Le désert a été le théâtre d’un nouveau drame. Sur la bande frontalière qui sépare le Niger de l’Algérie, un hélicoptère de combat a frappé un site d’orpaillage artisanal, tuant au moins 48 personnes, toutes civiles. L’appareil, un Mi-171 de l’armée de l’air algérienne, a bombardé un campement où des centaines de chercheurs d’or, venus du Niger et des pays voisins, tentaient leur chance.
Une attaque en plein jour, sans sommation
Les faits se sont déroulés en journée, dans une zone aurifère isolée du Sahara. D’après les récits de témoins présents sur place, l’hélicoptère a survolé le site à faible altitude avant d’ouvrir le feu sur les abris de fortune et les véhicules garés à proximité.

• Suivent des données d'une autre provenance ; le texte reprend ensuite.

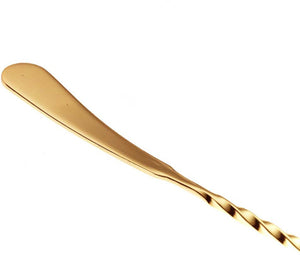 Barfly - 13.1" Japanese Style Gold Plated Bar Spoon - M37010GD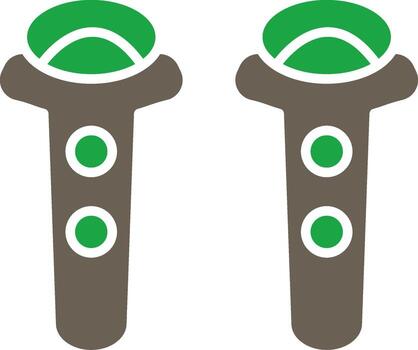 Controller Shadowed Flat UI Design vector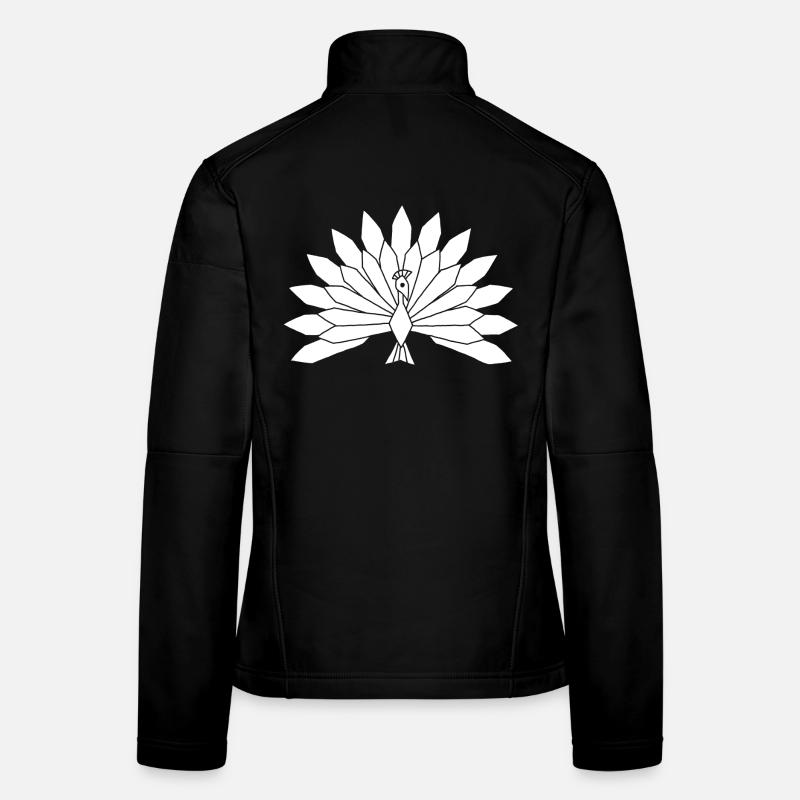 Der weiße Pfau Frauen Softshelljacke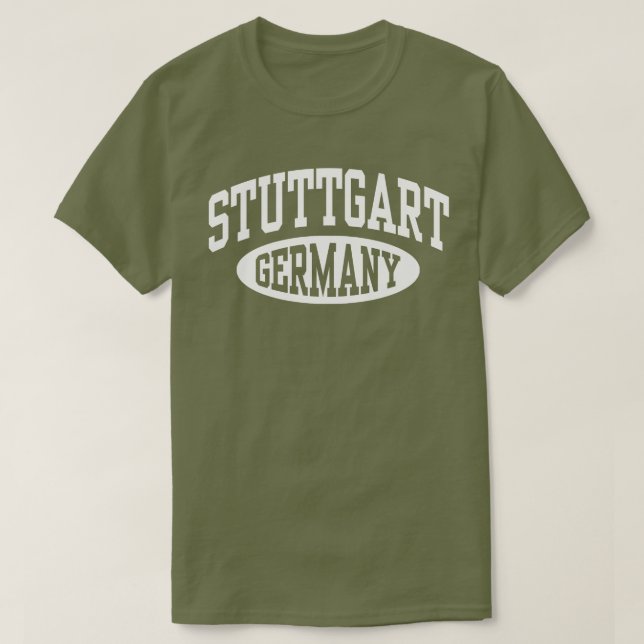 T-shirt Stuttgart Alemanha (Frente do Design)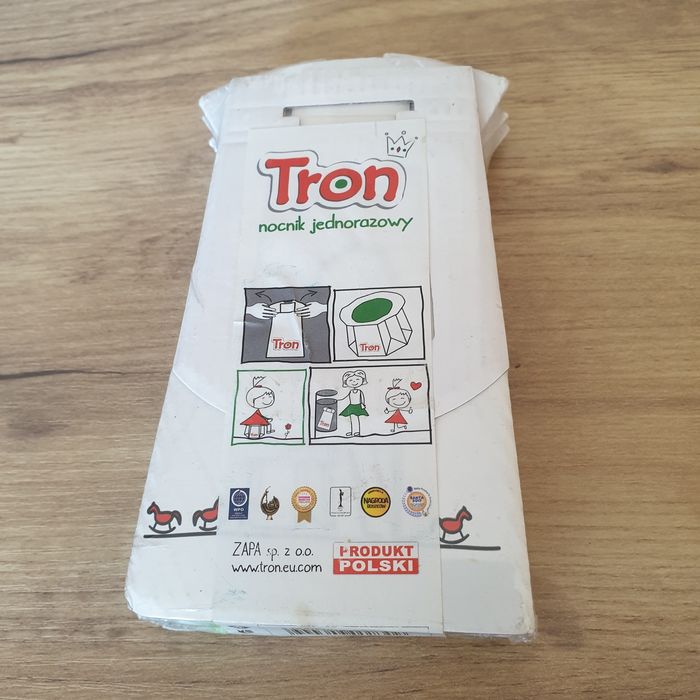 Tron nocnik jednorazowy turystyczny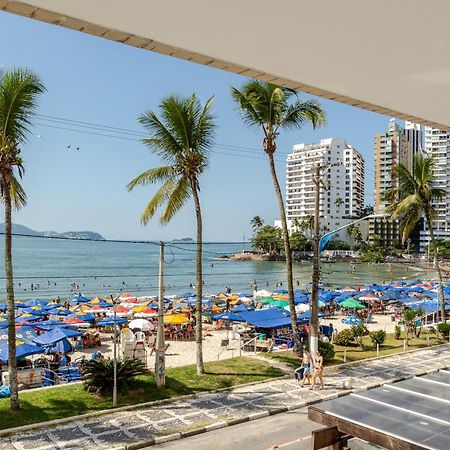 Apto - Predio De Frente Para Praia - Asturias - Guaruja - 2 Vagas Garagem - Wi-Fi E Ar Condicionado Exteriör bild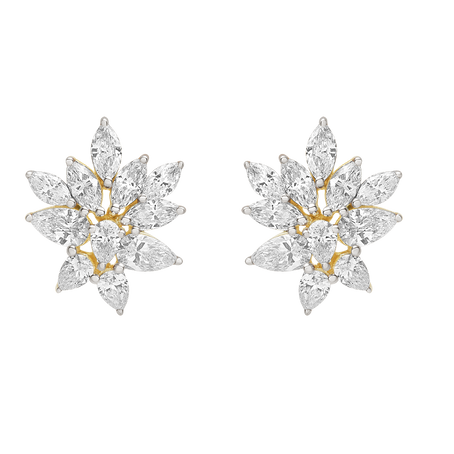 lab grown diamond aukera floral harmony diamond studs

Pris au piège dans un relief désertique dépourvu de tout refuge, les orpailleurs n’ont disposé d’aucune échappatoire.
Le bilan humain est très lourd : aux 48 morts confirmés s’ajoutent de nombreux blessés graves, évacués dans des conditions extrêmement difficiles vers les structures de soins les plus proches. Tous étaient des travailleurs informels, sans armes, venus chercher de quoi vivre dans ces gisements perdus.
L’argument sécuritaire d’Alger
Pour justifier ses patrouilles aériennes dans cette région, Alger évoque régulièrement la lutte contre le terrorisme et la criminalité transfrontalière. Un discours rôdé, qui se heurte ici à la réalité du terrain : les victimes de cette frappe n’étaient pas des combattants, mais des civils engagés dans une activité d’orpaillage.
Souveraineté bafouée : le mutisme de Niamey
Qu’une puissance étrangère bombarde un site situé sur le territoire nigérien ou à sa lisière immédiate aurait dû, en d’autres circonstances, provoquer une crise diplomatique et des protestations officielles. À Niamey, pourtant, rien ne vient. Le général Abdourahamane Tiani et sa junte observent un silence qui dérange.
Une opération menée avec l’assentiment du régime ?
Plusieurs observateurs de la sous-région y voient la preuve d’une entente implicite, voire d’un feu vert donné par les autorités militaires nigériennes. En quête de reconnaissance et d’appuis régionaux depuis la rupture de ses alliances historiques, le régime de Tiani donnerait la priorité à sa survie politique, quitte à fermer les yeux sur une atteinte à l’intégrité de son territoire et à la vie de ses propres citoyens.
Alger sécurise ses marges sud
De son côté, l’Algérie cherche à verrouiller ses marges méridionales, quel qu’en soit le prix. Le vide d’autorité qui s’installe à Niamey lui offre l’occasion d’imposer ses règles de l’autre côté de la frontière.
Une armée nigérienne en pleine décomposition
Cette intrusion militaire intervient dans un contexte intérieur très fragilisé pour les Forces armées nigériennes (FAN). L’institution n’a pas digéré la tentative de putsch déjouée dans la nuit du 28 au 29 août, un épisode qui a mis au jour de profondes fissures au sein du commandement comme dans les rangs.
Depuis, les défections se multiplient à un rythme inédit. Désabusés par les choix politiques de la junte, épuisés par la dégradation sécuritaire et refusant d’être associés à des exactions ou à des règlements de comptes internes, des officiers et des soldats quittent leurs positions. Résultat : les FAN peinent à couvrir l’immensité du pays, laissant le champ libre aux armées voisines et aux groupes armés non étatiques.
La colère gronde dans le pays
Dans tout le Niger, l’incompréhension cède la place à l’indignation. Les proches des victimes, soutenus par les organisations de la société civile, réclament des explications.
- Pourquoi aucun compte n’est-il exigé d’une armée étrangère accusée d’avoir tué des civils nigériens ?
- Comment un pouvoir qui a fait de la « souveraineté nationale » son mantra peut-il laisser faire sans réagir ?
- Quel avenir pour une armée qui se vide de ses hommes au moment où le pays aurait le plus besoin d’eux ?
En laissant passer les agissements de l’armée algérienne et en échouant à préserver la cohésion de ses troupes, la junte de Niamey révèle ses limites. Ce drame frontalier laissera une trace sombre : celle d’un État affaibli, où la quête de l’or peut coûter la vie et où la souveraineté ne pèse plus grand-chose face aux intérêts des puissants.